:: Article

Gold Fields joins Radius in Guatemala

Radius's vice-president of exploration, Robert Wasylyshyn (hat backwards), and mining analyst James Mustard (looking through hand lens) examine rock chips from hole RC-2 on the Tierra Blanca prospect.Radius's vice-president of exploration, Robert Wasylyshyn (hat backwards), and mining analyst James Mustard (looking through hand lens) examine rock chips from hole RC-2 on the Tierra Blanca prospect.

Guatemala City, Guatemala — Recognizing the country’s geological potential for major discoveries, Gold Fields (GFI-N) of South Africa has taken an aggressive position in the early days of exploration along an emerging new gold belt in Guatemala.

Having first invested $2 million to acquire a 11% equity stake in Radius Explorations (RDU-V), a Vancouver-based junior focused entirely on grassroots gold exploration in Guatemala, Gold Fields optioned the westernmost portion of Radius’s land holdings and assumed operatorship last December. The package of properties includes Tambor, Bella Vista and Tierra Blanca, and covers 225 sq. km of the roughly 3,000 sq. km Radius controls along major crustal structures formed at the colliding boundaries of the North American and Caribbean plates.

Gold Fields can earn an initial 55% interest in the Tambor, Bella Vista and Tierra Blanca properties by spending US$5 million over 3.5 years. Once vested, Gold Fields can earn a further 15% interest by completing a bankable feasibility study, should Radius elect not to contribute its share of exploration costs. The joint venture is expanding its area of interest by acquiring a large neighbouring property block, which will extend its holding over a 50-km strike length.

::::

[Directives]
A: Please rewrite the article's paragraph beginning "Gold Fields can earn an initial 55% interest" as a short list that keeps its main facts.
B: Reproduce the article from "Gold Fields joins" to "belt in Guatemala.", changing each "Gold Fields" to "the South African miner".
The items after this point are separate material and are not part of the article.

:: Information provided

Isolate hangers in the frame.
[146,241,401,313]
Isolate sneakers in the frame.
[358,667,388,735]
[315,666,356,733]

::::

[Results for the exercise]
A:
- Gold Fields can earn an initial 55% interest in the Tambor, Bella Vista and Tierra Blanca properties by spending US$5 million over 3.5 years.
- Once vested, it can earn a further 15% by completing a bankable feasibility study if Radius elects not to contribute its share of exploration costs.
- The joint venture is expanding its area of interest by acquiring a large adjacent property block, which will extend its holding over a 50-km strike length.

B:
the South African miner joins Radius in Guatemala

Radius's vice-president of exploration, Robert Wasylyshyn (hat backwards), and mining analyst James Mustard (looking through hand lens) examine rock chips from hole RC-2 on the Tierra Blanca prospect.Radius's vice-president of exploration, Robert Wasylyshyn (hat backwards), and mining analyst James Mustard (looking through hand lens) examine rock chips from hole RC-2 on the Tierra Blanca prospect.

Guatemala City, Guatemala — Recognizing the country’s geological potential for major discoveries, the South African miner (GFI-N) of South Africa has taken an aggressive position in the early days of exploration along an emerging new gold belt in Guatemala.